> [SEGMENT DU DOCUMENT]
"""
Éléments essentiels (revendications proposées)

 

[ 45 ]       Comme nous l'avons indiqué précédemment, la personne versée dans l'art comprendrait que la solution énoncée dans la présente demande consiste à utiliser un logiciel pour permettre à un système informatique branché sur un réseau de recueillir automatiquement et périodiquement certains renseignements, de déterminer si ceux-ci sont plus récents que ceux qui sont déjà stockés et de mettre à jour en conséquence l'information stockée, s'il y a lieu. Par conséquent, les éléments essentiels de la revendication 1 sont les instructions exécutables par l'ordinateur faisant en sorte qu'un ordinateur branché sur un réseau puisse exécuter les fonctions suivantes : recueillir et stocker automatiquement et périodiquement de l'information obtenue auprès d'une entité différente sur le réseau; déterminer si cette information recueillie est plus récente que l'information précédemment stockée; mettre à jour l'information stockée s'il y a lieu, puis générer et transmettre à l'utilisateur des messages électroniques contenant l'information mise à jour. Bien que la revendication 1 stipule qu'un « fournisseur de services » (service provider) fournit de l'information sur l'état, la personne versée dans l'art comprendrait que la caractéristique essentielle de la machine programmée (ordinateur) constitue la capacité d'obtenir de l'information auprès d'une entité différente sur le réseau.

 

[ 46 ]       À l'audience, la demanderesse a mis l'accent sur le fait que la revendication 7 est différente de la revendication 1. La demanderesse a fait valoir que la revendication 7 n'est pas redondante par rapport à la revendication 1, parce que contrairement à cette dernière, la revendication 7 porte précisément sur la division des tâches entre le premier ordinateur et le deuxième ordinateur, un mode de réalisation qui constitue une application particulière de l'invention. La demanderesse a affirmé que, par exemple, un seul serveur pourrait accomplir la même chose : recueillir de l'information par interrogation; tenir une base de données contenant l'information stockée sur les commandes; repérer de nouveaux renseignements sur l'état; mettre à jour l'information stockée au besoin; et envoyer des messages. Par conséquent, certains modes de réalisation pourraient ne pas être fondés sur la présence d'un premier et d'un deuxième ordinateur.
"""
> [EXTRAIT DE DONNÉES]
"""
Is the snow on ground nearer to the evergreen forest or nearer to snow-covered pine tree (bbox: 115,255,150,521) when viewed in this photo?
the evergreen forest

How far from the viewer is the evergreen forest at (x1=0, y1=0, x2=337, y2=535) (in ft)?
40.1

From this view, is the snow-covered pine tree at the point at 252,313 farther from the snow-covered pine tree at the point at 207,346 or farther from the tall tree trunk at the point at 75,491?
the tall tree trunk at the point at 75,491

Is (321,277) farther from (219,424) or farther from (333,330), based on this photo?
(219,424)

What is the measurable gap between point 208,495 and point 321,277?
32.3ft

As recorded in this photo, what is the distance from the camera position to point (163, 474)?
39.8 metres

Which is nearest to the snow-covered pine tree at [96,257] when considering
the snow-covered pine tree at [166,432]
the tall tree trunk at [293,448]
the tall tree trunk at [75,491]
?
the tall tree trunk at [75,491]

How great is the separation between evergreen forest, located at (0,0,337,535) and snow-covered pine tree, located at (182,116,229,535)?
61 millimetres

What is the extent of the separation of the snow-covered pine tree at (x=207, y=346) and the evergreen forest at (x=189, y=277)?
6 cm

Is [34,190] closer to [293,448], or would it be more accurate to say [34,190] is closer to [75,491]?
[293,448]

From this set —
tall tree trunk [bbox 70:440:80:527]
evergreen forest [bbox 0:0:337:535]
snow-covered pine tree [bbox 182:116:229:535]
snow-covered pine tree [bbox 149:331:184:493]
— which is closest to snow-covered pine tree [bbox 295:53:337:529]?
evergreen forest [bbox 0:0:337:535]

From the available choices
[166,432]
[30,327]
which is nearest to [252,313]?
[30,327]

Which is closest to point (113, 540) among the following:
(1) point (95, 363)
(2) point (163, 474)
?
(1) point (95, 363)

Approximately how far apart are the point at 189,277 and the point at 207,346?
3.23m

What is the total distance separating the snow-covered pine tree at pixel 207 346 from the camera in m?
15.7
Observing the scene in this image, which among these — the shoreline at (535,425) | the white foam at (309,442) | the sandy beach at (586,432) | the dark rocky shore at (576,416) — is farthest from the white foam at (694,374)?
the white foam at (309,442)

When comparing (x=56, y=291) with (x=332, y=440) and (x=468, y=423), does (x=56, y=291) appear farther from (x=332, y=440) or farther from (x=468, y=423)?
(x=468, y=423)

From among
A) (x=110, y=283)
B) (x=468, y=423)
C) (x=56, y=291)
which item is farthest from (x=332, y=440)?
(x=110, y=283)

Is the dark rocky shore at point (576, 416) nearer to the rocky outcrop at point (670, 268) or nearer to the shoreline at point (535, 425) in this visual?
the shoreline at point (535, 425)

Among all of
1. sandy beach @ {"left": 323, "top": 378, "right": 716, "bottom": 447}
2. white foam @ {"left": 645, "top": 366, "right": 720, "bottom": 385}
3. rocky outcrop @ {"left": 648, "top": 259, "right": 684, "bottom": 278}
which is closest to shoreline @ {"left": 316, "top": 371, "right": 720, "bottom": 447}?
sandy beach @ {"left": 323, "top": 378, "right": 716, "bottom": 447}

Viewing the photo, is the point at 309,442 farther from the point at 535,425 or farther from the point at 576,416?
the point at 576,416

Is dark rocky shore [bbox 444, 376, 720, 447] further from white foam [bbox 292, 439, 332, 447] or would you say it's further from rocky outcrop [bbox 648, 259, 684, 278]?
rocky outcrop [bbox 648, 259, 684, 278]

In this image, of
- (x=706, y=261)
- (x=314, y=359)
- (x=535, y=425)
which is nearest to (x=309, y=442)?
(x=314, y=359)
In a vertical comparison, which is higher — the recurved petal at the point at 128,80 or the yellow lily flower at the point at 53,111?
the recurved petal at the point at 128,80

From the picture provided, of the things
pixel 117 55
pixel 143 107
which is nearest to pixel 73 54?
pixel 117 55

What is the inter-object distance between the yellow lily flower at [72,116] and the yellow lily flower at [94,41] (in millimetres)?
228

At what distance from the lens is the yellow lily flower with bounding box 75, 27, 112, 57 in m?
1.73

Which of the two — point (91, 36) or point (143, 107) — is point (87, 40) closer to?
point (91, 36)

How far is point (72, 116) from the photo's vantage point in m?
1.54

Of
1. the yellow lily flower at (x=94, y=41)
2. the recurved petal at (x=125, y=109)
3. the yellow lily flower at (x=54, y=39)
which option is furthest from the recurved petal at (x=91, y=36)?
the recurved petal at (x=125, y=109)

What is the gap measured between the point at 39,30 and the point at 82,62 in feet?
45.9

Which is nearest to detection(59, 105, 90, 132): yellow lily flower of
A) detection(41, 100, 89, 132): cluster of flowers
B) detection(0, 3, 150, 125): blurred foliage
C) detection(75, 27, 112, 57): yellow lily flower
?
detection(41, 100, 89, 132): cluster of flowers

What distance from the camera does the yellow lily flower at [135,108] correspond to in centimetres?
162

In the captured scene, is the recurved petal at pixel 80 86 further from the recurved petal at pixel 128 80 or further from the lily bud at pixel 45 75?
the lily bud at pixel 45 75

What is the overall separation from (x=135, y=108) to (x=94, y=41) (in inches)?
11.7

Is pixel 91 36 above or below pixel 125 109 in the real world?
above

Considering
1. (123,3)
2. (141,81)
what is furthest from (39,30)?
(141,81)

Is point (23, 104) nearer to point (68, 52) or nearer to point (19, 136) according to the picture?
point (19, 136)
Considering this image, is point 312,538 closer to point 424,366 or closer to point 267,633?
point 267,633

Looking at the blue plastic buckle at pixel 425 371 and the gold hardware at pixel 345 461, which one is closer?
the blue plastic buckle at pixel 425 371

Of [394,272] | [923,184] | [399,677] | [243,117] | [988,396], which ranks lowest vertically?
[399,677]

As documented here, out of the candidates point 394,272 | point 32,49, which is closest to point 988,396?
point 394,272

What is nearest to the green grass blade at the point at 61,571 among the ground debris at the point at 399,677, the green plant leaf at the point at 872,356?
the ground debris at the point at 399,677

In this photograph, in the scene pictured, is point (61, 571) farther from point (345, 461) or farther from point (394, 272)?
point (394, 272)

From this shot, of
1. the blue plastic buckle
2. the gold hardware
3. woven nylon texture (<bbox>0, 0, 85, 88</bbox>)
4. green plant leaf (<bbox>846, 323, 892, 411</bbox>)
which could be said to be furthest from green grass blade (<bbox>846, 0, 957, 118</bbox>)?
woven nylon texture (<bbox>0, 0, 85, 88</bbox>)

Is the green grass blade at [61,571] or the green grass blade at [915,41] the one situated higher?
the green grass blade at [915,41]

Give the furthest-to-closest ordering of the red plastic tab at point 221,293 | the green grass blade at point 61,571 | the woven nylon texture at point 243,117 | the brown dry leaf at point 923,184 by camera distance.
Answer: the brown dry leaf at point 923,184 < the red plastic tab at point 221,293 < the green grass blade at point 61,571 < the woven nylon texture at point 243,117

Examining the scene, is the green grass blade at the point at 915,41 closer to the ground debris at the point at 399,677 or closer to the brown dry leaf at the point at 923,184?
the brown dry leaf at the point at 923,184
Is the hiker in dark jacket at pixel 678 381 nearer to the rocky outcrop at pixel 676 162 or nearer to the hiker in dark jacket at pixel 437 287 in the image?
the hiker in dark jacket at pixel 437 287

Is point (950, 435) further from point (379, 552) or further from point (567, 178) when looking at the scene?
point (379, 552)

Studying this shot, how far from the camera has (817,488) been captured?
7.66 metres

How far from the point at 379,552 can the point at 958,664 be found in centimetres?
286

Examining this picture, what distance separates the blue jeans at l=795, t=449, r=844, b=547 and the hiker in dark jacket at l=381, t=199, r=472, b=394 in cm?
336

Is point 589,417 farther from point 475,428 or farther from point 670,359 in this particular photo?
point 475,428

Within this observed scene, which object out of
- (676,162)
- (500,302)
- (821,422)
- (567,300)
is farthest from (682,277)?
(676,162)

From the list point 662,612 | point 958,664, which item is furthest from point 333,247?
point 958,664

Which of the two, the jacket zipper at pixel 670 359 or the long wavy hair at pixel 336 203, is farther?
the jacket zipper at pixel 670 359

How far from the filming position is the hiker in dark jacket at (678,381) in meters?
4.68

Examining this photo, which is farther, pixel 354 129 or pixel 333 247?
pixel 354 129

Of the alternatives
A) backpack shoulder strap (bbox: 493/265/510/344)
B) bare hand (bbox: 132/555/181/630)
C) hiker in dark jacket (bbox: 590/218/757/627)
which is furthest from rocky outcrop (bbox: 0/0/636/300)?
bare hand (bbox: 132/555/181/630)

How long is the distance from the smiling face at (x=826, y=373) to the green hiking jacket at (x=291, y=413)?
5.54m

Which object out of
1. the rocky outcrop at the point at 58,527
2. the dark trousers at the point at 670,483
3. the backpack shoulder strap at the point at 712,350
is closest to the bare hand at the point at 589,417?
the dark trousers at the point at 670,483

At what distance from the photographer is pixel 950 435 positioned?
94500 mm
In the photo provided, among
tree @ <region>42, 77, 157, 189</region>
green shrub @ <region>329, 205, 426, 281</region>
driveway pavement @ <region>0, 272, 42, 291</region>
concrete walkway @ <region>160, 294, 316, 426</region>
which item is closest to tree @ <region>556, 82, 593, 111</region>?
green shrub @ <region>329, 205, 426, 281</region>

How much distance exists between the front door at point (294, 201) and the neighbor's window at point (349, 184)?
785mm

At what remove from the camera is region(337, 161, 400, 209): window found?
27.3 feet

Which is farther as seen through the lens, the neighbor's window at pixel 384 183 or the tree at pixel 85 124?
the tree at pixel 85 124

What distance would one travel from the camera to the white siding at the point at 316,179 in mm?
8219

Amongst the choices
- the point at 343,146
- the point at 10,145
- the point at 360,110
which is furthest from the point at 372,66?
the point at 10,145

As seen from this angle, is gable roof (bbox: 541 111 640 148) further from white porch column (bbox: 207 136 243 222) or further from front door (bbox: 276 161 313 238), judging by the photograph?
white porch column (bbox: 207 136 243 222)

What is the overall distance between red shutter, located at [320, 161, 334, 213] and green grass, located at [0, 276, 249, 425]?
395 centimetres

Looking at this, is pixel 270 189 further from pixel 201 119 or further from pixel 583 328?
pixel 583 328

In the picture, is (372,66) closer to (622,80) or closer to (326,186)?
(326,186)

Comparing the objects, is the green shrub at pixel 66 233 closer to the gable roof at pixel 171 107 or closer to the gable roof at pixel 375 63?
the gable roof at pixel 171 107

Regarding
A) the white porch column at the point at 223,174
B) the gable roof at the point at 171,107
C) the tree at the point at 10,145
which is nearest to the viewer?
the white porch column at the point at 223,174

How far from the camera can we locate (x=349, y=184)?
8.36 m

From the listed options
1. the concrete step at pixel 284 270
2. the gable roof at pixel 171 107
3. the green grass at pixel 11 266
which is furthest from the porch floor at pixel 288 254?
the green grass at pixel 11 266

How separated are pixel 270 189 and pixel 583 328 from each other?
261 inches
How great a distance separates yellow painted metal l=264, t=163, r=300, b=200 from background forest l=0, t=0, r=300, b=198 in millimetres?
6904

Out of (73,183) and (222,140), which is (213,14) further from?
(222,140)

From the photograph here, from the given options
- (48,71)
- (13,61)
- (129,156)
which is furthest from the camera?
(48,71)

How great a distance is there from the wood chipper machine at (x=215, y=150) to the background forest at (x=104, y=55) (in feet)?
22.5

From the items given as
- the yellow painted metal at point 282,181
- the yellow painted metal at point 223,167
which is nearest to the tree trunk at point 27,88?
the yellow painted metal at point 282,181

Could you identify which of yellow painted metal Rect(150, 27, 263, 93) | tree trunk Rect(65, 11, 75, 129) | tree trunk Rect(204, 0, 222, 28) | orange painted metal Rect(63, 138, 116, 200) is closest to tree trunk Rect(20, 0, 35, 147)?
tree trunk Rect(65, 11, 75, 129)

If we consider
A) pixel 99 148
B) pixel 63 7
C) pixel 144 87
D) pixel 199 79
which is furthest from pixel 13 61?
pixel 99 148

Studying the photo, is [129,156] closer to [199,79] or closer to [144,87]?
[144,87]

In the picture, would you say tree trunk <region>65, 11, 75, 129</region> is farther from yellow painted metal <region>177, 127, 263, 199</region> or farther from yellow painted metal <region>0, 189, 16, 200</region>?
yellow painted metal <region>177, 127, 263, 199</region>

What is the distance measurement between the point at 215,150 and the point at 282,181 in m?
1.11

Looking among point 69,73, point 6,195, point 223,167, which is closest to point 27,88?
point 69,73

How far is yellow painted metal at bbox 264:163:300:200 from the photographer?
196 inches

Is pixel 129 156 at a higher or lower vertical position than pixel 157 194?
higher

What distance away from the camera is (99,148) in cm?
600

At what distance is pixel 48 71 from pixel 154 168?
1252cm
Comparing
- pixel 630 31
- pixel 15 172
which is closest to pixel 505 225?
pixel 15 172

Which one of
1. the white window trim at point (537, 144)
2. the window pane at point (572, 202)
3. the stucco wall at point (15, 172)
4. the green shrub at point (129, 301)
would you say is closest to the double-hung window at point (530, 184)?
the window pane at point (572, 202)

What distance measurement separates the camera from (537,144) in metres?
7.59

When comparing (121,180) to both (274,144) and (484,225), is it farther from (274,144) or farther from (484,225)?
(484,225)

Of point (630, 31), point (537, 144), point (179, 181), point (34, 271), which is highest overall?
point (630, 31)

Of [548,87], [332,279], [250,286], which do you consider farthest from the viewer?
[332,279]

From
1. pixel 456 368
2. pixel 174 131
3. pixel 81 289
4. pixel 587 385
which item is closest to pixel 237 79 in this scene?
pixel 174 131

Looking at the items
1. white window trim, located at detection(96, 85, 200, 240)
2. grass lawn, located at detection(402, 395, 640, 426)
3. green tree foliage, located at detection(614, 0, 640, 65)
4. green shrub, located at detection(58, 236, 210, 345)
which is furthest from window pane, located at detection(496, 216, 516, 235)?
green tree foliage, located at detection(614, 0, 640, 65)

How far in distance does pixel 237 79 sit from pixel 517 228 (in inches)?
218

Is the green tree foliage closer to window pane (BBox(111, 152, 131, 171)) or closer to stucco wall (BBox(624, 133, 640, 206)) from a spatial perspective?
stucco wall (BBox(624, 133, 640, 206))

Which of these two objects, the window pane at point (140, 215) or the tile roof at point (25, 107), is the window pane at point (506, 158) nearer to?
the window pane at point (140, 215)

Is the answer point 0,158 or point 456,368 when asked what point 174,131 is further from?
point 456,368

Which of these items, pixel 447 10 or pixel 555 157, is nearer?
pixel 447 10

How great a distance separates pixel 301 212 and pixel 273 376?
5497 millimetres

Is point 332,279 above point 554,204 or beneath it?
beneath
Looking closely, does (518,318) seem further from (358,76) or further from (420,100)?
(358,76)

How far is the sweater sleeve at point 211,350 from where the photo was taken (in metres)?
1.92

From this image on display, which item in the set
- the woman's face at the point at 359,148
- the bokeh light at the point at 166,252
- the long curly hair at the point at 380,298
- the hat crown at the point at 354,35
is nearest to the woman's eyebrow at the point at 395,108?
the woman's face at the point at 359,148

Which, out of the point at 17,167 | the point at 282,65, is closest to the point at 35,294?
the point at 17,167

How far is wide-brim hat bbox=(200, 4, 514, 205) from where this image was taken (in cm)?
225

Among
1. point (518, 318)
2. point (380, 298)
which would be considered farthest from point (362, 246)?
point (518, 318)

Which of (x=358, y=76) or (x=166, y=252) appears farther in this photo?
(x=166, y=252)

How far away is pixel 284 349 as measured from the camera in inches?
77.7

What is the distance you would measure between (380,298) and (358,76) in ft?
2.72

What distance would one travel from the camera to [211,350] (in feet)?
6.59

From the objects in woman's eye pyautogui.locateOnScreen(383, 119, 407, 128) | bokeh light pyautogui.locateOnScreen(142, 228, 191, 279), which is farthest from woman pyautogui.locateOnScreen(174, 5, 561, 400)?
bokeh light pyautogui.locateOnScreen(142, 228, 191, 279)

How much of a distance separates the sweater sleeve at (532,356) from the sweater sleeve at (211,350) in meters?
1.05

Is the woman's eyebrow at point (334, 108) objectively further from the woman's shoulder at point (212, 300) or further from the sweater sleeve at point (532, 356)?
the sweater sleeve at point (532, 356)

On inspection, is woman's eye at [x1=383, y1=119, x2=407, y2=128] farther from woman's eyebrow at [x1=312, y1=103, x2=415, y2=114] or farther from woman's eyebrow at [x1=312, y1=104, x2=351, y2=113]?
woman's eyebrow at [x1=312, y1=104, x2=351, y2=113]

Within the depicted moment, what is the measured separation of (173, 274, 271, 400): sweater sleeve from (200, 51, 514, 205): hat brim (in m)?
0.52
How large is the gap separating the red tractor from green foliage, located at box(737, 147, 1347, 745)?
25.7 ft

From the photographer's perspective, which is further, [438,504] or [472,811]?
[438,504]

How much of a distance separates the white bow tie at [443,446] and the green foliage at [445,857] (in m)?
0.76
"""
Prolongez le segment du document consacré aux éléments essentiels des revendications en reprenant juste après sa dernière phrase.

> [RÉSULTAT FINAL]
[ 47 ]       À partir de cette explication et des détails contenus dans la description, la personne versée dans l'art comprendrait que le système informatique branché sur un réseau décrit dans la revendication 7 ne peut être modifié ni omis et donc, constitue une caractéristique essentielle de la revendication 7. Pareillement, dans la revendication 1, les instructions exécutables par ordinateur pour accéder à une entité (fournisseur de service) sur un réseau ne peuvent pas être modifiées ni omises. Cependant, des modes de réalisations particuliers selon lesquels un seul serveur exécuterait l'ensemble de ces fonctions, ou distribuerait certaines tâches entre un premier et un deuxième ordinateur, constituent des caractéristiques de conception qui seraient choisies ou modifiées sans avoir d'incidence importante sur le fonctionnement de l'invention. Pareillement, les instructions exécutables par ordinateur pour un seul serveur ou pour la distribution de tâches entre un premier et un deuxième ordinateur n'ont aucune incidence importante sur le fonctionnement de l'invention. Par conséquent, les caractéristiques énoncées dans la revendication 7 ne sont pas essentielles : les fonctions particulières ou la répartition des fonctions entre « un premier ordinateur » (a first computer), « l'ordinateur d'un utilisateur » (a user computer) et « un deuxième ordinateur » (a second computer). Ce qui importe dans les revendications c'est de permettre au système informatique branché sur un réseau de demande de l'information auprès d'une entité différente, comme dans le cas des revendications 1 et 7.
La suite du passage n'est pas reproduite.